TASK INSTRUCTIONS
Rewrite everything from the line containing "From the presented" down to the end of the records, putting "lens" in place of "camera" and changing nothing else.

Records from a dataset
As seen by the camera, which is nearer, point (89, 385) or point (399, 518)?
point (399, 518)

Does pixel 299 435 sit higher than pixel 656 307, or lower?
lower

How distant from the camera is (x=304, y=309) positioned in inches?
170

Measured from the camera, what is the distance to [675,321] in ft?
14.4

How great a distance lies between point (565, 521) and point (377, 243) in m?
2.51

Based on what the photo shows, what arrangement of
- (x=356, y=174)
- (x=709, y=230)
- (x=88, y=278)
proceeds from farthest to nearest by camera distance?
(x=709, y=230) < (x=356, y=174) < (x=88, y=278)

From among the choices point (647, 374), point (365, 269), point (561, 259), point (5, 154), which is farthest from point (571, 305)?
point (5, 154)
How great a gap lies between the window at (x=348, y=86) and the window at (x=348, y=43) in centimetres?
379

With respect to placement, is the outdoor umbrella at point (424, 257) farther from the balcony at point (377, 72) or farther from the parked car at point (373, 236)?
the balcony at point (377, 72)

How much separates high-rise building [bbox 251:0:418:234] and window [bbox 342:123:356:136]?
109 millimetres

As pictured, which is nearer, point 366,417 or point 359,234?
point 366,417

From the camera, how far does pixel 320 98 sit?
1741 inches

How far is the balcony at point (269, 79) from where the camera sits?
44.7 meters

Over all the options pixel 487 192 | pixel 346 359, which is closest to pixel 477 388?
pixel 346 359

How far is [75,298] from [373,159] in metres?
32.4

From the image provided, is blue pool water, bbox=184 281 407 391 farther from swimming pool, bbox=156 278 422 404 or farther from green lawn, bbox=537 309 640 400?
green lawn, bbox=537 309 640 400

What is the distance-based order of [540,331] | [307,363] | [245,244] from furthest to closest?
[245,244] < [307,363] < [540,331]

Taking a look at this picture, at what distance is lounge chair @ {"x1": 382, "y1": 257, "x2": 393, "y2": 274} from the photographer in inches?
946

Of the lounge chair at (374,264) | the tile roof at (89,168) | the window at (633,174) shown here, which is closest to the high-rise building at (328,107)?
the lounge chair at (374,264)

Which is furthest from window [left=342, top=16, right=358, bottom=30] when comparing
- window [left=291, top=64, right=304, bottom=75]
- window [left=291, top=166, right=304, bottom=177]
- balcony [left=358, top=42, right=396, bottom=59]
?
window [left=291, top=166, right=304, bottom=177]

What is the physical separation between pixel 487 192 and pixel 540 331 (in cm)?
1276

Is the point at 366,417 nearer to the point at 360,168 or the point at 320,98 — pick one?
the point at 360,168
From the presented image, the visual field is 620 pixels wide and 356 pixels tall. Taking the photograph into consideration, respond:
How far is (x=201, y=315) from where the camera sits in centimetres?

COMPLETED TASK
From the presented image, the visual field is 620 pixels wide and 356 pixels tall. Taking the photograph into consideration, respond:
How far is (x=201, y=315) from where the lens sits in centimetres?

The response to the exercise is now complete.